The mechanics that make these discounts possible are also what make them brittle in multi-tenant deployments. The cache is not a perpetual artifact you control. It is a short-lived, in-memory record on the provider's serving infrastructure with a TTL between five and sixty minutes depending on the tier you pay for. When the TTL expires, or when the cache fills up and the provider's eviction policy reaches your prefix, the next request that hits that prefix pays the full uncached rate. Cache entries are isolated between organizations — your competitor cannot see your prefixes — but within your organization, the cache is shared across every tenant, every feature, every code path that calls the inference API.

This is the part the unit-economics spreadsheet usually misses. The forecast assumes "we have N tenants, each with prefix P, each making M requests per minute, so cache hit rate ≈ 90%." The forecast does not model what happens when tenant A's traffic mix shifts from M requests per minute to 5M requests per minute on prefix Q, which is different from prefix P, and Q now occupies the cache slots that P used to live in. Tenants B through Z are still sending requests on P. They were getting cache hits last week. They are getting cache misses this week, and the only thing that changed is a tenant they have no relationship with launched a feature.

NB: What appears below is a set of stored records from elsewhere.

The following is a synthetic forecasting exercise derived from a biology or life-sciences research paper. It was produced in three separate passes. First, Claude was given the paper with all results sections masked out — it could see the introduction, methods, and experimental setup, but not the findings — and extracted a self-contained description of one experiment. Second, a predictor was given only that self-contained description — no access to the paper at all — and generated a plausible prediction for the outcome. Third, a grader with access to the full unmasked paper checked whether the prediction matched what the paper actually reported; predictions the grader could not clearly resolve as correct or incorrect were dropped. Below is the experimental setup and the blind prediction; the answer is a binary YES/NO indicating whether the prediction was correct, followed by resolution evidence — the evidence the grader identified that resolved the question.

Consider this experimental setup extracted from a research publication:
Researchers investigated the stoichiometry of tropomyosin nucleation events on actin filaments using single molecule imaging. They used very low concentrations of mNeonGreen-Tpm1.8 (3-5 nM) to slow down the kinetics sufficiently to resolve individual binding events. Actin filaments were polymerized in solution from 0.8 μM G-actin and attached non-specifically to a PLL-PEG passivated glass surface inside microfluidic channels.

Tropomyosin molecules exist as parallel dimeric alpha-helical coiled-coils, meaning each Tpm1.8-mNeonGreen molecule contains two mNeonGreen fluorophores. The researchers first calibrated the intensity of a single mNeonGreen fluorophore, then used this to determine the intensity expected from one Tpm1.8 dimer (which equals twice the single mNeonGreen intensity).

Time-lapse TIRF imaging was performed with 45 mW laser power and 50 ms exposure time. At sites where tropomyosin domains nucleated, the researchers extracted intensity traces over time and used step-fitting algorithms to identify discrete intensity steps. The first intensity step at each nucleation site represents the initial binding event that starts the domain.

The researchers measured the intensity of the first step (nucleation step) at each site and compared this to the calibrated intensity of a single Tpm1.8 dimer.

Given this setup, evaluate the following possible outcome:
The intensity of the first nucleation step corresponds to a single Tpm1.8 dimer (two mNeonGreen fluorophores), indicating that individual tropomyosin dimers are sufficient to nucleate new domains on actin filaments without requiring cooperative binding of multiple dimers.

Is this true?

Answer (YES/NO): YES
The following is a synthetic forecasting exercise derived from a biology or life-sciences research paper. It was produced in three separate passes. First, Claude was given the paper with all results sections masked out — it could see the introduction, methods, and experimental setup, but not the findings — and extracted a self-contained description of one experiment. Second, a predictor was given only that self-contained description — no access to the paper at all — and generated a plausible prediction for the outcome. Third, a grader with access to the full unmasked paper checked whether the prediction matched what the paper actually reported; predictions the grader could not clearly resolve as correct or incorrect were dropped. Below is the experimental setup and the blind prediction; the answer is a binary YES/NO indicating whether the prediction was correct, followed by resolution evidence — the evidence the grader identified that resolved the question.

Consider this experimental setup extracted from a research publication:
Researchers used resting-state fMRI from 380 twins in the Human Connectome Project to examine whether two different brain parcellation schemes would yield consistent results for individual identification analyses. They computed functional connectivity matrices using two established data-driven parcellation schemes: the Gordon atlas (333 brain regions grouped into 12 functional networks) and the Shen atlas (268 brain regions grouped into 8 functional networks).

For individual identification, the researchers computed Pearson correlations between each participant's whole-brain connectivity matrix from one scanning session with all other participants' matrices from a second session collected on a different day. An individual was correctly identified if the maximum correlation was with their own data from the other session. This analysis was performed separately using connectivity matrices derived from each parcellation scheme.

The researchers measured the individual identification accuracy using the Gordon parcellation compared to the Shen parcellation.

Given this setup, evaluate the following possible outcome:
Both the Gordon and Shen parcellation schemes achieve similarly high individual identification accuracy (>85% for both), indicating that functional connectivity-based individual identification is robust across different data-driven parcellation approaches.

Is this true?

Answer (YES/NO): YES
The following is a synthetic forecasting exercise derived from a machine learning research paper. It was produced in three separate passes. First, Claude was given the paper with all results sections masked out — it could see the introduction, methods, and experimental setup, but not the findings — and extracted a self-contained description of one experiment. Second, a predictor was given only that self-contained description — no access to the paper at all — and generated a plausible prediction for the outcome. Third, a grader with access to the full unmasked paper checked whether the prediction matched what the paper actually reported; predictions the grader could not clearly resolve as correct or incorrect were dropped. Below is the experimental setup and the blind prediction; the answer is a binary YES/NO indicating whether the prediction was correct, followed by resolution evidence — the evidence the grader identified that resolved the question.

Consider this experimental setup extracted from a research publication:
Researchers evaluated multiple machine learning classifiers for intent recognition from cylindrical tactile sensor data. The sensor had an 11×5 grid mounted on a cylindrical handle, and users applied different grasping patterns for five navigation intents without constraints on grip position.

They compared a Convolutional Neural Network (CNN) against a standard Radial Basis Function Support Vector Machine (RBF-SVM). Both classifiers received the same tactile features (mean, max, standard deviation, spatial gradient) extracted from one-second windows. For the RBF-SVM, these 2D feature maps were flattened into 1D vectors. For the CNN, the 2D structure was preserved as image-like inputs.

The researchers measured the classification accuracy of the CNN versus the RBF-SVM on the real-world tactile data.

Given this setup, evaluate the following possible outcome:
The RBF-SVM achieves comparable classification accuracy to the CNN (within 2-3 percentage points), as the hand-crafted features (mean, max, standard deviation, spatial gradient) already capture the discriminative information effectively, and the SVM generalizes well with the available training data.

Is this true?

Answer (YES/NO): NO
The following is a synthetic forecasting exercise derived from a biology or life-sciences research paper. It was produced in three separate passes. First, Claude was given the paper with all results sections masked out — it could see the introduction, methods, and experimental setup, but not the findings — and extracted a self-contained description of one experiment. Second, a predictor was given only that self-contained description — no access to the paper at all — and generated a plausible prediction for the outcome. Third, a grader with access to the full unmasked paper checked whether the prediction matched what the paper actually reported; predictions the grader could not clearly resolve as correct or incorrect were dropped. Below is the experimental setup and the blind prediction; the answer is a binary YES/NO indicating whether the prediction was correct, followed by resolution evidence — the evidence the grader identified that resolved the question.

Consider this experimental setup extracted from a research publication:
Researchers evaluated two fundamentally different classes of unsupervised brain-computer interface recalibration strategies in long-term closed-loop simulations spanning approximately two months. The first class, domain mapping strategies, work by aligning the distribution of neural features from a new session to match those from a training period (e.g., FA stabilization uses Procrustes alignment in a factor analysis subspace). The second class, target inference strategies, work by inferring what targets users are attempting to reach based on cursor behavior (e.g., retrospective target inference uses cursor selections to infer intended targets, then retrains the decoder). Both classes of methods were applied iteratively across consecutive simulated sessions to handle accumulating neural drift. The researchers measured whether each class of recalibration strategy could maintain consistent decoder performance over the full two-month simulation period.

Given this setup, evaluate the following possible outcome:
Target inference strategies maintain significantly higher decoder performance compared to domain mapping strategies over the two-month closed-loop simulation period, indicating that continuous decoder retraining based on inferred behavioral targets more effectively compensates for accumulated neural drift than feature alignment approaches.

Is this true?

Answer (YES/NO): YES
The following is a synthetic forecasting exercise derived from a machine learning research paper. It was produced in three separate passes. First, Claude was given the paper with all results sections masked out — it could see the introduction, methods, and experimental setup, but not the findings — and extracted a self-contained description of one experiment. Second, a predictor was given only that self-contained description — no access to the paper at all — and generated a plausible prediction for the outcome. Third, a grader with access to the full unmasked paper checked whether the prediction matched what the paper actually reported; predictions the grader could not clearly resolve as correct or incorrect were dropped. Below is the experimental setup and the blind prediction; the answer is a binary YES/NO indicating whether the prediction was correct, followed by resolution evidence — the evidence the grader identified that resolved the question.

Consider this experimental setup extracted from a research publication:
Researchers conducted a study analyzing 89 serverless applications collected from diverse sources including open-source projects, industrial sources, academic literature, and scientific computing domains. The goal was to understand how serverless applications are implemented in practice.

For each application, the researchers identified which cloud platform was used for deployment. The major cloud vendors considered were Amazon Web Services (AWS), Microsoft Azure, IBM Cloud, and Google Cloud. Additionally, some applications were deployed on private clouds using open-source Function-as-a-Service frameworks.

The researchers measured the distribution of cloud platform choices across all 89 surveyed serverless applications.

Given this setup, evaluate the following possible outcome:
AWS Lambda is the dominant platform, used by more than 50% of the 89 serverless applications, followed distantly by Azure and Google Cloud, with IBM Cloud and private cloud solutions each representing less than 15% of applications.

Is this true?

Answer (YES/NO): YES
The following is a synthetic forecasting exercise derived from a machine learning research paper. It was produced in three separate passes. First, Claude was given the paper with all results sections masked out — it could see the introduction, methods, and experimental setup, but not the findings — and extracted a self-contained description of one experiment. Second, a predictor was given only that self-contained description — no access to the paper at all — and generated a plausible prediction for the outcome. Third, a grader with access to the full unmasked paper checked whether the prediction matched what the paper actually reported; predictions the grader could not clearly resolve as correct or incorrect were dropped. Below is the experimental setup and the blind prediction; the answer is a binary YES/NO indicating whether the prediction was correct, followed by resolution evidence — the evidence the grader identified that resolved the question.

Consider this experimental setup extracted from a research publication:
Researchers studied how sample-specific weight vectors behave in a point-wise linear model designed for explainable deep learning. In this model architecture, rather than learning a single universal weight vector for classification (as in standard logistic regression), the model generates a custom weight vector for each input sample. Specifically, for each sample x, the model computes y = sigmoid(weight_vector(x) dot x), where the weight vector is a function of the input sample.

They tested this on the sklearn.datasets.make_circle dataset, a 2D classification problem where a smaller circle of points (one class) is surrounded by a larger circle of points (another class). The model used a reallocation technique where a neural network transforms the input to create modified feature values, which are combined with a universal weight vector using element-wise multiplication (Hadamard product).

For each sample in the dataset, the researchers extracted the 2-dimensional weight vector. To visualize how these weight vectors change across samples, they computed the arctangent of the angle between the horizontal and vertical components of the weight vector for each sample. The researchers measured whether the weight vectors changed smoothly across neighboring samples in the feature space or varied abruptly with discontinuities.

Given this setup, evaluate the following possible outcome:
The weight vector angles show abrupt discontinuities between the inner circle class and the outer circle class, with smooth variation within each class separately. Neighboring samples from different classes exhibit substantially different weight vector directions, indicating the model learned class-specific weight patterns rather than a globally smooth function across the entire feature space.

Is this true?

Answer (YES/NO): NO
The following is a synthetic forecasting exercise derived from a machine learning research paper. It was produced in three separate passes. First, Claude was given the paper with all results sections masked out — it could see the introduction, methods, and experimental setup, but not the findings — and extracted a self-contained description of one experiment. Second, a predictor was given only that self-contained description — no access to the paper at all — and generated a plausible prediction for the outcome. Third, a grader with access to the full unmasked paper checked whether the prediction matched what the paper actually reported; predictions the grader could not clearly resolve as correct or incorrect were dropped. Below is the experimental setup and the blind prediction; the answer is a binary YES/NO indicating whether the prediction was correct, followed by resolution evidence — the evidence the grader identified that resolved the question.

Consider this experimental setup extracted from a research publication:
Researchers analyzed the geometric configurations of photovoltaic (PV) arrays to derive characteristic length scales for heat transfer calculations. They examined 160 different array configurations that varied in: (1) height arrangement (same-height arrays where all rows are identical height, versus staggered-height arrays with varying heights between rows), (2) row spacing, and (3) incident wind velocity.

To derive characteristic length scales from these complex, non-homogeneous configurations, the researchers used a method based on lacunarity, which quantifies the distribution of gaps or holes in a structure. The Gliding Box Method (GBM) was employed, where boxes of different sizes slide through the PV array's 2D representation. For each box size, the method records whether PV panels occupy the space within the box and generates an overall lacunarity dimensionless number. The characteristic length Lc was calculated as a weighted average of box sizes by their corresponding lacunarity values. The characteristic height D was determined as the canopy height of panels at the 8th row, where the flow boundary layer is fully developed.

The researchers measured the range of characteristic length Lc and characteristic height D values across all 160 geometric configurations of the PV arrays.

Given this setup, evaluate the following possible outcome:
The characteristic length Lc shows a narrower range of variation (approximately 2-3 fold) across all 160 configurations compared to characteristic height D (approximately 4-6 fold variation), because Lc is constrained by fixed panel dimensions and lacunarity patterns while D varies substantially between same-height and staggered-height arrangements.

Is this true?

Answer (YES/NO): NO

The Anatomy of a Thrashing Event

Cache thrashing is not a single failure mode. It is a family of incidents, all of which look identical on the cost dashboard and require different fixes. The four shapes worth naming:

Volume displacement. The largest tenant's QPS spikes — a marketing event, a viral product moment, a customer-success-driven onboarding wave — and the sheer volume of their requests dominates cache occupancy. Smaller tenants get evicted not because their prefixes are different but because the provider's LRU-adjacent policy is keeping the most-recently-touched entries hot, and the largest tenant is now touching different ones constantly.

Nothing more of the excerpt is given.